## DATA EXTRACT
************

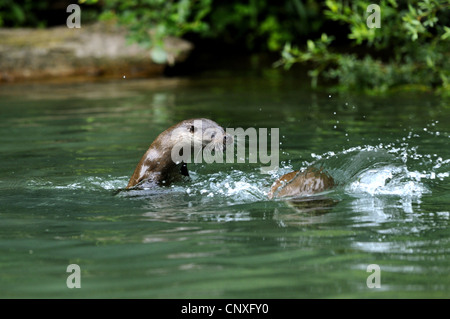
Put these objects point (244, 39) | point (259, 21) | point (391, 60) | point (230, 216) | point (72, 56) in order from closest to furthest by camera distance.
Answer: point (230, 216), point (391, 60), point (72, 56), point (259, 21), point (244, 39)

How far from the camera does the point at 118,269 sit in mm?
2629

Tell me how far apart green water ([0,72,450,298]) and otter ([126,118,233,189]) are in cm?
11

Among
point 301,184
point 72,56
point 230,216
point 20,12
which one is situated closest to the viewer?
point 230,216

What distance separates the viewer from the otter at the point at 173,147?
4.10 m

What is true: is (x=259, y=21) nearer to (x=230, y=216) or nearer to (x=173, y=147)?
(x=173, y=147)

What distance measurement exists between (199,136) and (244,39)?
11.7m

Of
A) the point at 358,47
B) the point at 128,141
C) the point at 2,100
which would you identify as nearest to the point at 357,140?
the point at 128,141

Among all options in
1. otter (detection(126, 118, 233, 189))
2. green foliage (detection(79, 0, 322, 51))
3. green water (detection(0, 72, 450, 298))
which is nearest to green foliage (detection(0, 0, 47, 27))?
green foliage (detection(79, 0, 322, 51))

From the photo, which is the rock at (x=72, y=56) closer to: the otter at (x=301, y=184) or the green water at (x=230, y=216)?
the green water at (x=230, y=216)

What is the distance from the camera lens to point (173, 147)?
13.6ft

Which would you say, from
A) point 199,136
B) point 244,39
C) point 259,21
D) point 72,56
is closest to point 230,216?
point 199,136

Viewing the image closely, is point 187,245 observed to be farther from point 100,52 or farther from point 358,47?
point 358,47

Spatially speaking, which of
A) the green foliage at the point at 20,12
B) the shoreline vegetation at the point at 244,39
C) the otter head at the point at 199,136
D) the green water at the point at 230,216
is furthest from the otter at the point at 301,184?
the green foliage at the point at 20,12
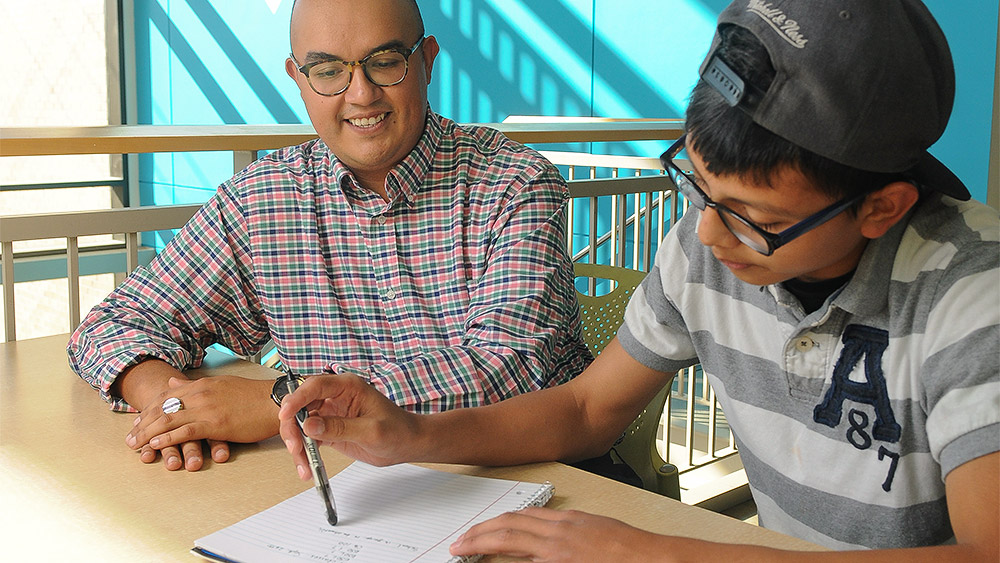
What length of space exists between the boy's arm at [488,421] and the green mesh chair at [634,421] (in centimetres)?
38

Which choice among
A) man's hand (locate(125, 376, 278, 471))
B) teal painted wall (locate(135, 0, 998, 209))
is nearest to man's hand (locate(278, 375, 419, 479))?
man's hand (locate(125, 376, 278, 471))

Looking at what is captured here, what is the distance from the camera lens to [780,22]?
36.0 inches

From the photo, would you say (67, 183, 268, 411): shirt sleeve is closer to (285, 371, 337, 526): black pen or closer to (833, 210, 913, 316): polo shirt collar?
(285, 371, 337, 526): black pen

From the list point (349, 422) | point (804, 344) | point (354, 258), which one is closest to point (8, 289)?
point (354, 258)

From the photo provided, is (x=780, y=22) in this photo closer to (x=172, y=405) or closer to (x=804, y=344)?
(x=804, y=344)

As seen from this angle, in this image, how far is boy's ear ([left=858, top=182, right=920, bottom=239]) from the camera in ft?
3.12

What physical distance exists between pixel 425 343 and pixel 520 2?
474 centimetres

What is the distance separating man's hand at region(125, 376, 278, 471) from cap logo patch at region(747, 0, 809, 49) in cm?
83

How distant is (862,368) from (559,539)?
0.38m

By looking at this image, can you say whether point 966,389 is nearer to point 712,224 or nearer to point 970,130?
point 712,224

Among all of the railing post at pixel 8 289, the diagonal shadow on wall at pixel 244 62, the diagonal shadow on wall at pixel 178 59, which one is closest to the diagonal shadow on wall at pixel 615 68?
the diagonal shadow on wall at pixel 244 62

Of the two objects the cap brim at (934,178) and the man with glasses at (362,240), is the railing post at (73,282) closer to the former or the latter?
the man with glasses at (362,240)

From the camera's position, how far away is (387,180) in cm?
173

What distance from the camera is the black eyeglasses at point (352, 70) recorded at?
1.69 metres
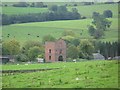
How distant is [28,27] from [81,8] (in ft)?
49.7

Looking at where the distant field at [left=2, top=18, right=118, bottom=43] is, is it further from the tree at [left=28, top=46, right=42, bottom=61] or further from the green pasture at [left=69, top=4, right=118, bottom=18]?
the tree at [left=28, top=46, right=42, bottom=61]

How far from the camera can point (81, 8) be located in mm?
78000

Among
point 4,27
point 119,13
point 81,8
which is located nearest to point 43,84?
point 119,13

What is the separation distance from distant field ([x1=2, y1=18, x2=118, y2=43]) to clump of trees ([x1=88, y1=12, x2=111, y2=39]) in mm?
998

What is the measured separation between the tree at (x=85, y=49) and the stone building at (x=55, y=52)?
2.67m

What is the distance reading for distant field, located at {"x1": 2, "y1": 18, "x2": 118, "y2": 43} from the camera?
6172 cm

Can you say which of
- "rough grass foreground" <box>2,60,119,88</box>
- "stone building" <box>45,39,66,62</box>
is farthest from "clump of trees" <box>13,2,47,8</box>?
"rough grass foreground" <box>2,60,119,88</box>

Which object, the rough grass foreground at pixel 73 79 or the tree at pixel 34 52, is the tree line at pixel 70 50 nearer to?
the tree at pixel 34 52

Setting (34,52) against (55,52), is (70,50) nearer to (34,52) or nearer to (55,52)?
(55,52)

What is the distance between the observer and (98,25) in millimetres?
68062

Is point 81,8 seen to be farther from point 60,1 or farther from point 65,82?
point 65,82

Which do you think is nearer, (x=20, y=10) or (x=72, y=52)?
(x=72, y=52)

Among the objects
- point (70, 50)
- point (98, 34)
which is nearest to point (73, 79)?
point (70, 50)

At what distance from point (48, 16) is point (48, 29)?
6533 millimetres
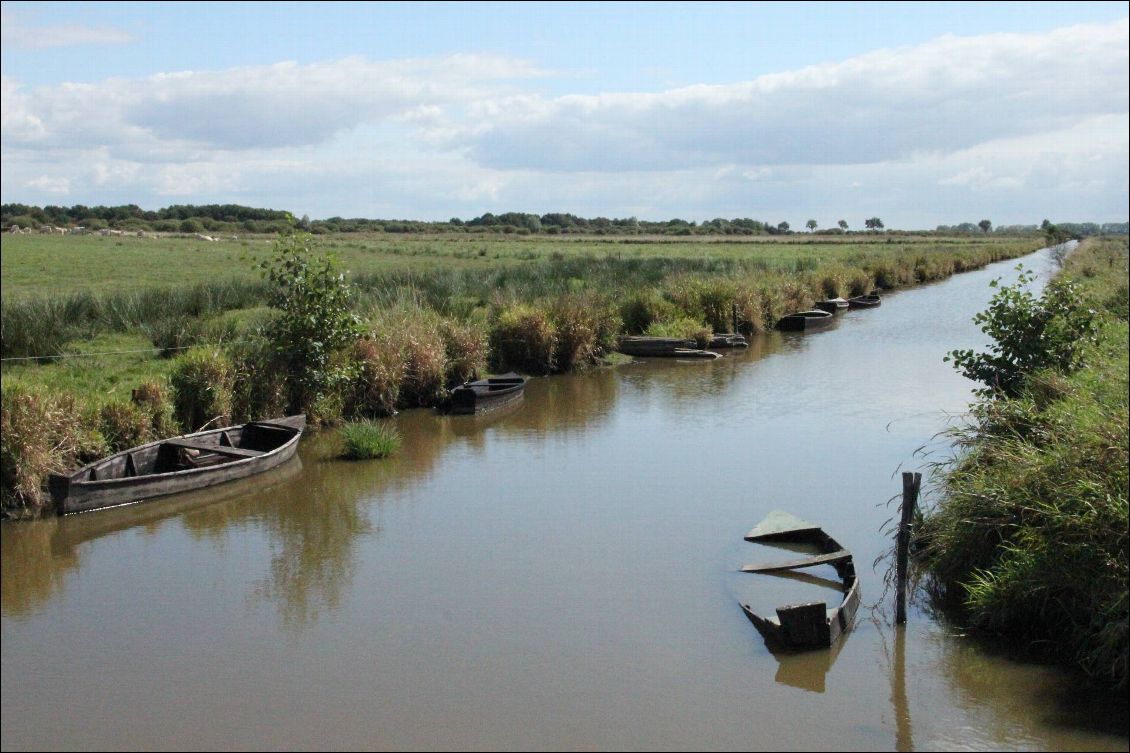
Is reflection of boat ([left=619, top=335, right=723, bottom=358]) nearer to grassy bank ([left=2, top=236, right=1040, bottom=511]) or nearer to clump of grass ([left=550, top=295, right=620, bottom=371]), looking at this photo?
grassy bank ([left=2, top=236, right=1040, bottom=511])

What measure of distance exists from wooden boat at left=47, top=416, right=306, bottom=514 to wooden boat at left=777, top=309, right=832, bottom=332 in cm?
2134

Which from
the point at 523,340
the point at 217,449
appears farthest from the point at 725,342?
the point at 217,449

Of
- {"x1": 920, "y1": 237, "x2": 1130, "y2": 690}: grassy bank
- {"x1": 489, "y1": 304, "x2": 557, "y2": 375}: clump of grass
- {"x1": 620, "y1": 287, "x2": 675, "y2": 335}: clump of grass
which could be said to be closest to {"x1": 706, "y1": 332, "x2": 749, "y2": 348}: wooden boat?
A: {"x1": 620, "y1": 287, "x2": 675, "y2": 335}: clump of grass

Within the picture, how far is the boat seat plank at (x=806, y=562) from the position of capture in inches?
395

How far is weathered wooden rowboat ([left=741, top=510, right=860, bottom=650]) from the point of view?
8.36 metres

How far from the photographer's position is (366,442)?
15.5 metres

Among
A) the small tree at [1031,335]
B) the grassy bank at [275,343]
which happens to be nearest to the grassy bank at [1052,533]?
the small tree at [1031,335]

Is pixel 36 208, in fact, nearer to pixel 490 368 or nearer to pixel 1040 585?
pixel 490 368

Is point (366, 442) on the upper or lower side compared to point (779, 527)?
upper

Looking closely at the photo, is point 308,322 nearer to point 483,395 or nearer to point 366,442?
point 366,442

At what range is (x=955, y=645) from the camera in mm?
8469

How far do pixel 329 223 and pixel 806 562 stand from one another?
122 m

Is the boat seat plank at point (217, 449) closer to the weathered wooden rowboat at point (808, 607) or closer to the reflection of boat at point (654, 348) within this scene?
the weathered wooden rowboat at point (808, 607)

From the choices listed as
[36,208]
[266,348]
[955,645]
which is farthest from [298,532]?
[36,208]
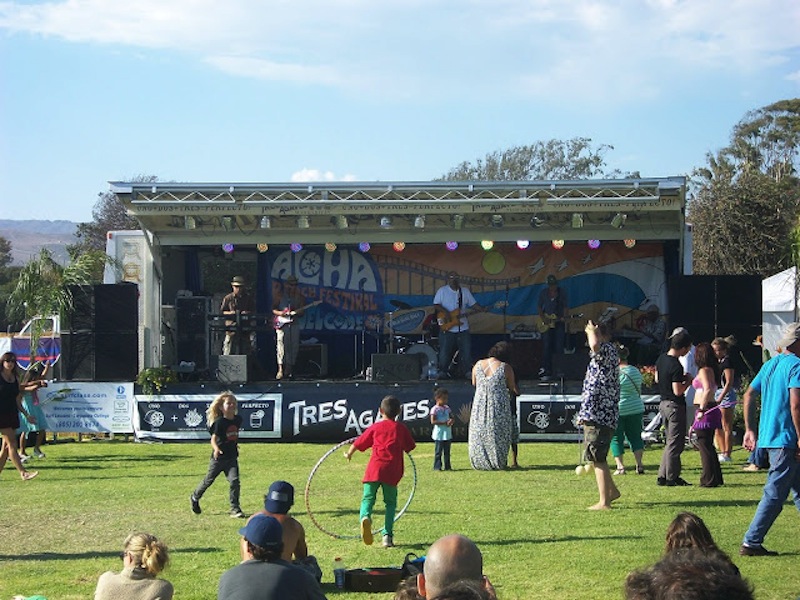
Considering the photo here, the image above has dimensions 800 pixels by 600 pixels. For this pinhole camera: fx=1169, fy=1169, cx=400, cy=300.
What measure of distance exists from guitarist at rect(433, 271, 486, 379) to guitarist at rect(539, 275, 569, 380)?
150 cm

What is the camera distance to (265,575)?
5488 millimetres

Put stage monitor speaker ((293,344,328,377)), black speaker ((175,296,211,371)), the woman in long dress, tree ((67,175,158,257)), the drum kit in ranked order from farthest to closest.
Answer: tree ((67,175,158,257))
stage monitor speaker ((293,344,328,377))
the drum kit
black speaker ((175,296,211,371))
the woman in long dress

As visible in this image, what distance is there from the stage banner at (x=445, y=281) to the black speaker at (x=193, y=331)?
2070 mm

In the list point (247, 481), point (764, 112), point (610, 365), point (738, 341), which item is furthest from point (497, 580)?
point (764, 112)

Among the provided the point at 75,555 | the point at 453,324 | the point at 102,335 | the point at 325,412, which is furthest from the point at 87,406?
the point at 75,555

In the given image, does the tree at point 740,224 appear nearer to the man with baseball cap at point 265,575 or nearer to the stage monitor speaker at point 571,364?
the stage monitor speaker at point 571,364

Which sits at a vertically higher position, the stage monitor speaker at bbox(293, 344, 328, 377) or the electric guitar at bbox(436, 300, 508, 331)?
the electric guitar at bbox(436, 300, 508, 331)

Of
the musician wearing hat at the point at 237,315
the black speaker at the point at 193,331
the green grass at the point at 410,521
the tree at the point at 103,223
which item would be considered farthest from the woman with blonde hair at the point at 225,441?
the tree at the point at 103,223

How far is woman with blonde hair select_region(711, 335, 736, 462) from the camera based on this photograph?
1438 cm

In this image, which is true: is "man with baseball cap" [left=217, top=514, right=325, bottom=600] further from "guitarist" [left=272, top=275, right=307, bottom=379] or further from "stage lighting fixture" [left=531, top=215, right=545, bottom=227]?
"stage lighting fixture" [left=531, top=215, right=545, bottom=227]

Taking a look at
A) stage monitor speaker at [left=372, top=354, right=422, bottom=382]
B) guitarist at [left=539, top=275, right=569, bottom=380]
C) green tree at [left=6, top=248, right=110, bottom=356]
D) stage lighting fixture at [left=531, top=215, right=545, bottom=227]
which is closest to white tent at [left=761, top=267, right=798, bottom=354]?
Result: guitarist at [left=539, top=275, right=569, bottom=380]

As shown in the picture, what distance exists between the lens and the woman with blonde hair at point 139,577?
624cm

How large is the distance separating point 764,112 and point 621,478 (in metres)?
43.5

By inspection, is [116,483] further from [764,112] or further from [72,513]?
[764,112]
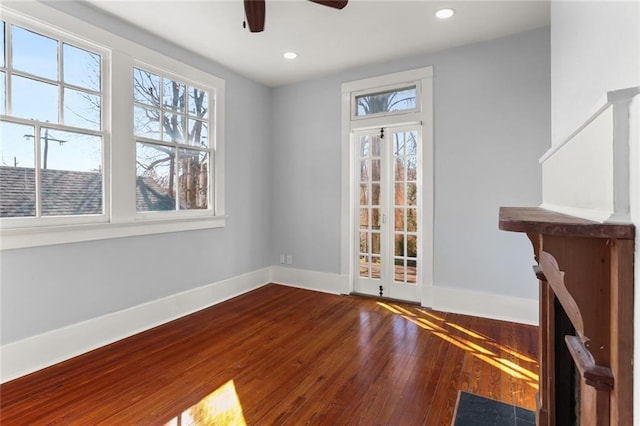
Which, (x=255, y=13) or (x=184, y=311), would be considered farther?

************

## EXERCISE GOAL
Could you give the rows again, starting with the line containing "From the photo, which" and going on through the line containing "474 centimetres", swapping "camera lens" for "camera" and changing nothing else? Leave the pictures out.

## WRITTEN REPLY
From the photo, which is the rock at (x=72, y=56) closer to: the otter at (x=301, y=184) or the green water at (x=230, y=216)?
the green water at (x=230, y=216)

What is the distance from the camera to point (173, 147)?
13.6ft

Which would you say, from
A) point 199,136
B) point 244,39
C) point 259,21
D) point 72,56
is closest to point 230,216?
point 199,136

Viewing the image closely, is point 187,245 observed to be farther from point 100,52 or farther from point 358,47?
point 358,47

Spatially speaking, which of
A) the green foliage at the point at 20,12
B) the shoreline vegetation at the point at 244,39
C) the otter head at the point at 199,136
D) the green water at the point at 230,216
is furthest from the otter at the point at 301,184?
the green foliage at the point at 20,12
What length of space exists between the boy's arm at [488,421] and the green mesh chair at [634,421] (in centimetres)?
38

Which choice among
A) man's hand (locate(125, 376, 278, 471))
B) teal painted wall (locate(135, 0, 998, 209))
is nearest to man's hand (locate(278, 375, 419, 479))?
man's hand (locate(125, 376, 278, 471))

Looking at what is captured here, what is the distance from the camera to [780,22]?
36.0 inches

From the photo, would you say (67, 183, 268, 411): shirt sleeve is closer to (285, 371, 337, 526): black pen or closer to (833, 210, 913, 316): polo shirt collar?
(285, 371, 337, 526): black pen

From the list point (349, 422) | point (804, 344) | point (354, 258), which one is closest to point (8, 289)?
point (354, 258)

From the photo provided, is (x=780, y=22) in this photo closer to (x=172, y=405) or closer to (x=804, y=344)?
(x=804, y=344)

As seen from this angle, in this image, how far is boy's ear ([left=858, top=182, right=920, bottom=239]) from the camera in ft?
3.12

What physical distance exists between pixel 425 343 and pixel 520 2?
474 centimetres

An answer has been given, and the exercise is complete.